In 1840 the first European missionary, the Reverend James Watkin, arrived in the south and to his surprise he found that Maori preachers had preceded him. Watkin was in demand for lessons in writing, as literacy was seen as vital to Maori if they were to fully engage with the growing number of Pakeha settlers.
The 1840s to 1860s were called the golden age of Maori enterprise. Tuhawaiki had his own whaling business and employed Pakeha as whalers and book keepers. Maori provided potatoes and wheat to early settlers, they owned multiple flour mills around the country and their many ships transported food to the largest settlements and even to Australia. This economic strength died shortly afterwards as European land grabs removed the most arable land from Maori and they could no longer compete with the settlers. Maori found that they couldn't even access capital to improve their remaining land because banks would only lend on properties that had individual title and this cleverly excluded tribal land. Maori couldn't afford to update the technology in their flour mills or repair their ships.

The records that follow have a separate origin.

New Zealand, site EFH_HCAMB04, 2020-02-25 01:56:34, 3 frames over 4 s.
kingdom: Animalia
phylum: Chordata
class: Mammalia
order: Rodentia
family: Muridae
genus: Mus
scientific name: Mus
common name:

In Murihiku, The Southland Story, historian Bill Dacker explains how almost all the land in the South Island was taken from the Maori by dubious means:
"Actions of Crown representatives were determined by racist doctrine - Maori should be left with only enough land for their immediate sustenance, forcing them to work for Pakeha for wages to ensure that the 'savage' became 'civilised' and could never be landlord or boss over Pakeha."
"...Maori protests began immediately. Expediency and racist assumptions determined Government responses - the protests could be ignored because southern Maori were, militarily, powerless 'savages' degraded by contact Europeans, doomed to die out anyway."
Over the next hundred years Maori became the workers who dominated shearing gangs and worked in the freezing works that produced wool and meat that made New Zealand a wealthy nation. In many places Maori were treated like 2nd class citizens in their own country. In Monty Soutar's book The Price of Citizenship he relates how the soldiers in the Maori Battlalion's C Company were able to drink in Gisborne's pubs for the first time on their return from fighting heroically in World War 2, hence the title.
It is interesting to hear the familiar arguments, from those who have no appreciation of history, complaining bitterly about the Treaty Settlements and the 'greedy' Maori who always have their hands out for more money. When you consider the value of the land taken and how Maori were deliberately shut out of the New Zealand economy for over a hundred years, the settlements are token gestures at best. In 1997 the southern most iwi, Ngai Tahu received $170 million (in todays dollars it equates to $283 million) and it has been the largest settlement so far. Five of the settlements have been for well less than the annual salary of some of our CEOs.
If you divide the total of all settlements by the population of Maori it comes out to around $1,400 a person, and even if you adjust this for inflation we are still looking at a little over $2,000 each. Recently the Government was prepared to spend $3.8 million to bail out an exclusive private school (despite advice against it), an amount bigger than seven of the Treaty settlements. This represented spending $9,000 per student for them to continue receiving a privileged education and I haven't seen the same generosity given to any Kura Kaupapa. This makes me wonder if anything has really changed.